=== Document segment ===
[Start of section]

That phrase 'going through the motions'. It sounds like you're a little bit numb. 


Deborah McMorran  39:58

Totally. I'm still numb about it now. How many years after we five years later, I'm still completely numb about it. And I've had counselling. And I've spoken to people and I've spoken to my friends. And I'm sure at some point, it will all come crashing out. But I yeah, I am. I'm very numb about it. And I think probably it's self preservation, I guess. And some of that is because we had a child.


Emma Pickett  40:22

Yeah, I was just gonna say, Do you think that's what it was? Yeah, definitely. Not that everyone is numb. And there are people who aren't have to cap to carry on and parent but there was something that almost didn't allow yourself to know,


Deborah McMorran  40:34

and, and grief, there is no right way to grieve. There is no right or wrong way to grieve. And so I have seen people that have completely fallen apart and taken to their bed for six months. I've seen people who have sort of completely dismissed it and just got on with it. There is no way it's however, you have to do it, you do it. And so, again, I just said, right. Well, we need to try again. And my poor husband. I think he just by this point was like, Oh my God, whatever you whatever you need, whatever you need, of course, you know, and I was just distraught about the idea by this stage, that we weren't going to have another baby.


Emma Pickett  41:22

Yeah. Did you ever have counselling at this point? Deborah, you mentioned you'd have had counselling?

[End of section]

=== Information ===
[Start of section]

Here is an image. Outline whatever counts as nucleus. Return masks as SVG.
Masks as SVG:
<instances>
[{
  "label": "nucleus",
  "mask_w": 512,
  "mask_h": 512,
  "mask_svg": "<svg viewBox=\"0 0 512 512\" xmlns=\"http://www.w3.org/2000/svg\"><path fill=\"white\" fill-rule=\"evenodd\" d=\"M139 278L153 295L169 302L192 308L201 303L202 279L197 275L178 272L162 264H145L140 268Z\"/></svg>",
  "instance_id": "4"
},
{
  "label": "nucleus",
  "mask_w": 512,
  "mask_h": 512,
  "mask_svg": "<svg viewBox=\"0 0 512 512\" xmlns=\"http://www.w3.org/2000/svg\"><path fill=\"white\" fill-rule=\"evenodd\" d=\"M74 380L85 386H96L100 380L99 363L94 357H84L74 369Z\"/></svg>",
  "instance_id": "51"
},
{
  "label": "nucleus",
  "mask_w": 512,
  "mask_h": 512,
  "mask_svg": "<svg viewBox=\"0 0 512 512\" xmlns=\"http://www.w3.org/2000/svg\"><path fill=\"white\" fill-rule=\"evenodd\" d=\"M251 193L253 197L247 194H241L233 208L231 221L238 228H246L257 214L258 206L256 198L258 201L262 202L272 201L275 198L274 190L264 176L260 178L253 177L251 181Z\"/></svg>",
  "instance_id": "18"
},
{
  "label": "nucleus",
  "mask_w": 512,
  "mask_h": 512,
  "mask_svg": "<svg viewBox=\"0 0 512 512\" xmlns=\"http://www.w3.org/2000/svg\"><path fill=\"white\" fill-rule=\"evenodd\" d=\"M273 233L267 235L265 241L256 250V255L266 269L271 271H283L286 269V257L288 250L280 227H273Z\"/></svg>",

[End of section]

=== What is being asked ===
Please use the interview transcript to explain why Deborah McMorran thinks she is still numb five years later, in one to three sentences.

=== Solution ===
She thinks her numbness is probably self-preservation. She adds that some of it is because they had a child.